Image Credits: Expedia
Quieter and more secluded than Long Beach, Ong Lang sits a short drive north of town with calm water good for swimming and a relaxed, low-key vibe. Beachfront restaurants serve fresh seafood, and it’s one of the better spots to watch the sun drop without a crowd. Ideal if you want a beach day with the volume turned down.
Image Credits: visitphuquoc
After water sports rather than a quiet swim? Bai Bang is the spot for jet skis, banana boats and windsurfing, with beach bars that come alive as the afternoon fades. The calm, clear water makes it beginner-friendly too, so it suits active days and groups more than a lie-down by the sea.
Related Guide: Comparing your beach options for a longer trip? Our Things to Do in Bali breaks down the other go-to island escape from Singapore.
Eat where the locals do, and Phu Quoc is gloriously cheap: fresh seafood, island specialities and strong coffee, most meals landing around S$3–6. The seafood is the main event, but the island has a couple of dishes you won’t find done the same way anywhere else.
Image Credits: VinWonders
The busiest market on the island, the Duong Dong (Phu Quoc) Night Market is the place for dinner. Stalls grill squid, scallops, prawns and whole fish caught that day. There’s also Vietnamese pancakes, coconut ice cream served in the shell, and the odd adventurous bite like grilled octopus balls. Come hungry and graze your way down the strip, ideally on your first night to get your bearings on local prices.
Image Credits: Minh Do on Google Reviews
Phu Quoc’s signature dish is bun quay, a seafood rice-vermicelli noodle bowl you season yourself with a DIY dipping sauce mixed at the table. Bun Quay Kien Xay is the spot travellers keep naming. It’s casual, cheap and exactly the kind of local meal that beats any resort buffet, best for travellers who want to eat the way the island actually eats.
Image Credits: 是叫婷婷不是停停啊 on rednote
For seafood at its freshest, the stilt-house restaurants out at Ham Ninh village serve crab, prawns, and fish pulled from the water that morning. The famous Ham Ninh crab, sweet and tender, is the order to make. Eating it with the harbour right under your feet is the whole point. Pair it with a morning at the fishing village rather than a special trip after dark.

⁂

Decide whether each statement agrees with the Phu Quoc guide. For each one, answer yes or no and quote the words from the guide that settle it.
1. Ong Lang lies a short drive north of town.
2. The water at Bai Bang is too rough for beginners.
3. The stilt-house restaurants at Ham Ninh are best visited after dark.
The material has no role in this exercise.

## DATA EXCERPT
⁂

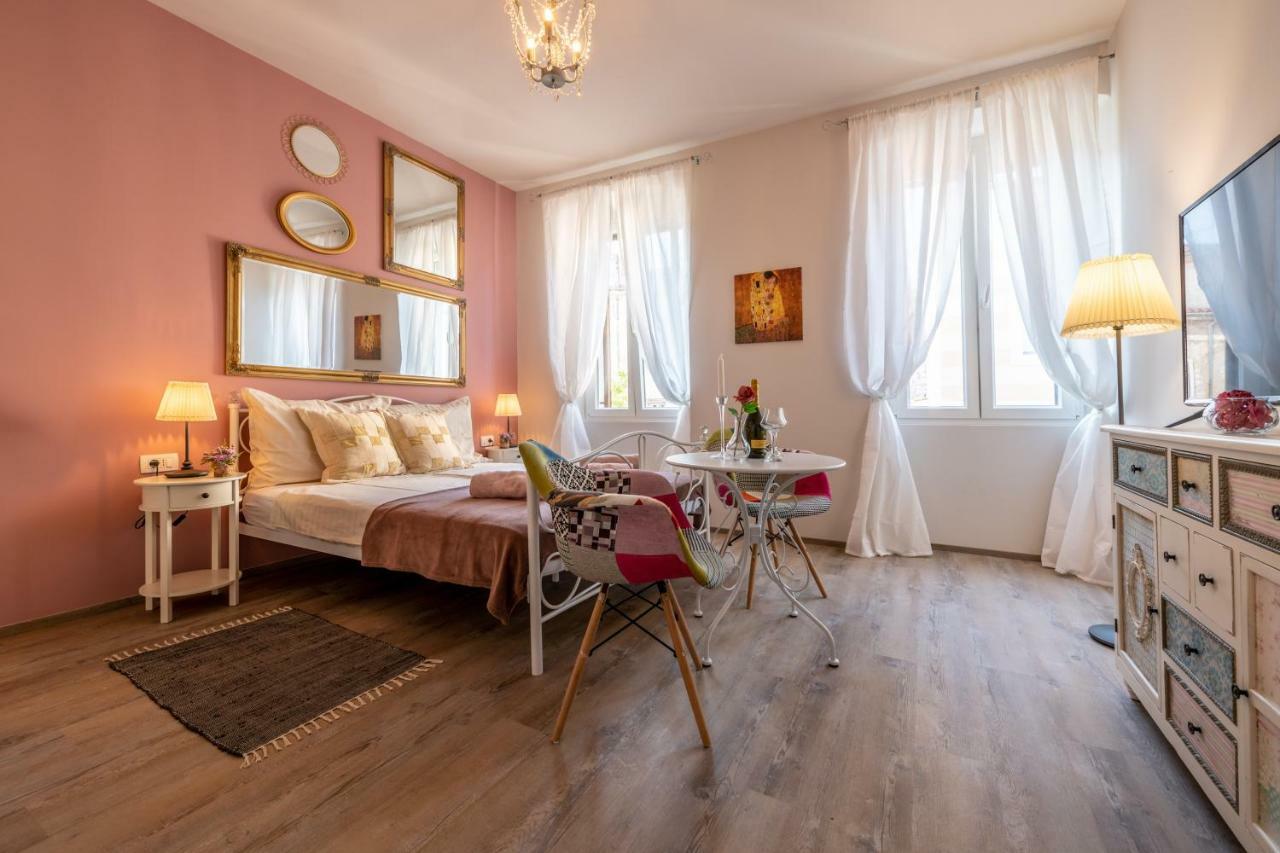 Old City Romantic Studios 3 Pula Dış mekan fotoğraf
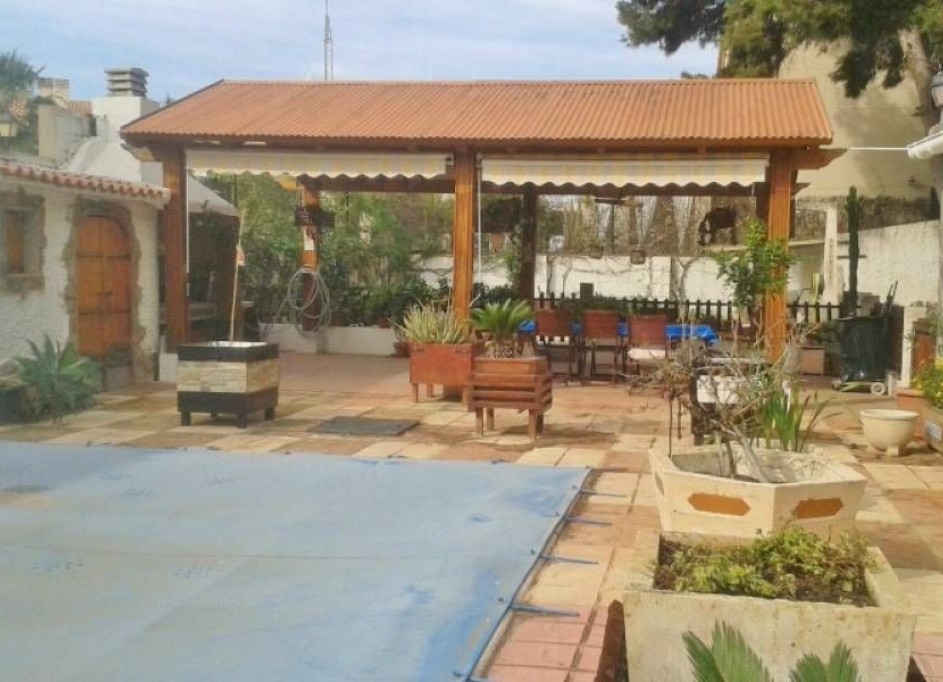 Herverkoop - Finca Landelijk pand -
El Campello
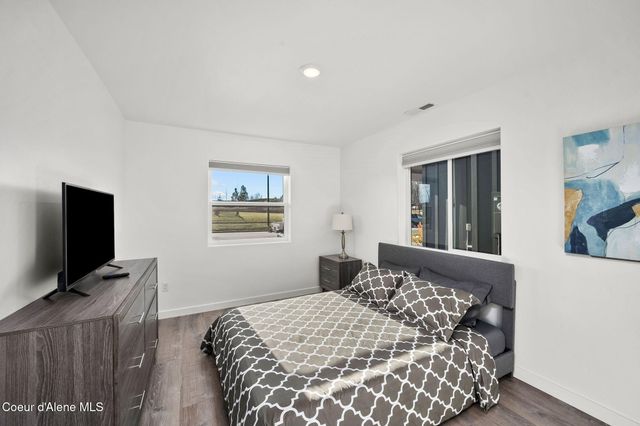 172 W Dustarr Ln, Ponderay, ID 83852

⁂

## RESPONSE TO THIS TASK
1. Yes: "sits a short drive north of town"
2. No: "The calm, clear water makes it beginner-friendly too"
3. No: "Pair it with a morning at the fishing village rather than a special trip after dark."